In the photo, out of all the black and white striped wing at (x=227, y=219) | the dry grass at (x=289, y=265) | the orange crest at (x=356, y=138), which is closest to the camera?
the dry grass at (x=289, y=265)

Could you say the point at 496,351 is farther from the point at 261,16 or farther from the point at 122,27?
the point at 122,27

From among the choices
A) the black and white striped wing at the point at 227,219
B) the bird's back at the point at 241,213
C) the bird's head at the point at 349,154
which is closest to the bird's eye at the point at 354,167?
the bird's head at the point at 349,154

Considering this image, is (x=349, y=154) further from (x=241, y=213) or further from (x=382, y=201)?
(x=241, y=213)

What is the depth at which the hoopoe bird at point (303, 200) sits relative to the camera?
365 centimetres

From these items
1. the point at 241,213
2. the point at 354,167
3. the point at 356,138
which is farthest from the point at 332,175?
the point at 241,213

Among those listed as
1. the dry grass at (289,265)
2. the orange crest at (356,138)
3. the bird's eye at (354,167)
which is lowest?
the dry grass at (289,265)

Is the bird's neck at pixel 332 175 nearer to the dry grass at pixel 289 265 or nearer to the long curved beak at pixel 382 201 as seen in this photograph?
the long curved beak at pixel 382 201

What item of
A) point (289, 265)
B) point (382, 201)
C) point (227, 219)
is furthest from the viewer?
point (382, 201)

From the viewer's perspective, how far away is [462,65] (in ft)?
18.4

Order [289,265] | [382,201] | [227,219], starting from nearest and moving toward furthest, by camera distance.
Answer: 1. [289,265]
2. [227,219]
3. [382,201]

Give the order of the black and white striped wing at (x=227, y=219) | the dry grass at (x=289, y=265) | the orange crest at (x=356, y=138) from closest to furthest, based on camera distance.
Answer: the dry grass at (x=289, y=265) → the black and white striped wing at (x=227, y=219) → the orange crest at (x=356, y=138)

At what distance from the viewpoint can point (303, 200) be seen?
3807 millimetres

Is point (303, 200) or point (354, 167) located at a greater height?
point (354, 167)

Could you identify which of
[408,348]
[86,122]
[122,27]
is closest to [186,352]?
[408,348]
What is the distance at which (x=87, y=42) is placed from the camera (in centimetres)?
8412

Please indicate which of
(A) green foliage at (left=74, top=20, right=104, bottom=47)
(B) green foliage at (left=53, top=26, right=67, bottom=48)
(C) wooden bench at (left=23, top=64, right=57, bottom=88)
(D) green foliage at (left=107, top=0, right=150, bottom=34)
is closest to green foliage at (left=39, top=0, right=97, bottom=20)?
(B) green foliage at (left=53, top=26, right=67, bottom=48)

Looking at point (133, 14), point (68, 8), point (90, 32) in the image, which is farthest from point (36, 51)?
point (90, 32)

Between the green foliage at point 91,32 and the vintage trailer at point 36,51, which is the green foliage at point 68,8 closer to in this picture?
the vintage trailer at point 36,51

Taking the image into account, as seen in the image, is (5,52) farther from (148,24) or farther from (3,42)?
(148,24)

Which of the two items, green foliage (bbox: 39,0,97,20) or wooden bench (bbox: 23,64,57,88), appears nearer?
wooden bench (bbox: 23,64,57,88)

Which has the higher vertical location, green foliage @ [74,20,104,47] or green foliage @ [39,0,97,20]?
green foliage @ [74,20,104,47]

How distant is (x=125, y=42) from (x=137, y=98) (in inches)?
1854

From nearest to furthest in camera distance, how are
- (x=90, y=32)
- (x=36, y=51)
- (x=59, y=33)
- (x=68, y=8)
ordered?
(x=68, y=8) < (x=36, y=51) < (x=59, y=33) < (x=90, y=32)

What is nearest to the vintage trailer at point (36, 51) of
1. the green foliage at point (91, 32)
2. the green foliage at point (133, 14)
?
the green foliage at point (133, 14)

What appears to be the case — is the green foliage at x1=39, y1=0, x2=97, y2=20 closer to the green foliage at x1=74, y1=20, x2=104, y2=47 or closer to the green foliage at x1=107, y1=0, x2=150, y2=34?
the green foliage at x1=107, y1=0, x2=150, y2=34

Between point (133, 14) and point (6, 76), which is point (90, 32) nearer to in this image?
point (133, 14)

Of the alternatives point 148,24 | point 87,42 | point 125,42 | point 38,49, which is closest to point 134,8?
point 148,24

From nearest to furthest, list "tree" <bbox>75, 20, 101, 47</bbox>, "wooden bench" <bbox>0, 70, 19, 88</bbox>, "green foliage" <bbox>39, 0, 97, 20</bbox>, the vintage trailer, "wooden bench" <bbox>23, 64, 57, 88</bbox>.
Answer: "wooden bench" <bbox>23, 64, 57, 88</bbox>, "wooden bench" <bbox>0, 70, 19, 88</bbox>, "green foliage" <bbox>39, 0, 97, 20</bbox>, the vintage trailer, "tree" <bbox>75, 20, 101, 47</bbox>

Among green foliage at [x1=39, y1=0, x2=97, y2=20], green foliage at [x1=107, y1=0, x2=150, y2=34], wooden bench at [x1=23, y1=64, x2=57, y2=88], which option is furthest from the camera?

------

* Task to complete *
Copy out the entries from the line with "Considering this image, is" up to and including the line with "Answer: the dry", with no changes.

* Output of the task *
Considering this image, is (x=349, y=154) further from (x=241, y=213) or further from (x=382, y=201)?
(x=241, y=213)

What is the depth at which the hoopoe bird at point (303, 200) sits relative to the camera?
365 centimetres

From these items
1. the point at 241,213
2. the point at 354,167
3. the point at 356,138
which is farthest from the point at 332,175?
the point at 241,213

Among those listed as
1. the dry grass at (289,265)
2. the orange crest at (356,138)
3. the bird's eye at (354,167)
which is lowest?
the dry grass at (289,265)

Is the bird's neck at pixel 332 175 nearer to the dry grass at pixel 289 265 or nearer to the long curved beak at pixel 382 201 as seen in this photograph?
the long curved beak at pixel 382 201

What item of
A) point (289, 265)
B) point (382, 201)
C) point (227, 219)
is furthest from the viewer?
point (382, 201)

From the viewer's perspective, how far away is [462,65] (in ft)?
18.4

Order [289,265] | [382,201] | [227,219], starting from nearest and moving toward furthest, by camera distance.
Answer: 1. [289,265]
2. [227,219]
3. [382,201]

Give the order of the black and white striped wing at (x=227, y=219) | the dry grass at (x=289, y=265) | the orange crest at (x=356, y=138) from closest to furthest, based on camera distance.
Answer: the dry grass at (x=289, y=265) → the black and white striped wing at (x=227, y=219) → the orange crest at (x=356, y=138)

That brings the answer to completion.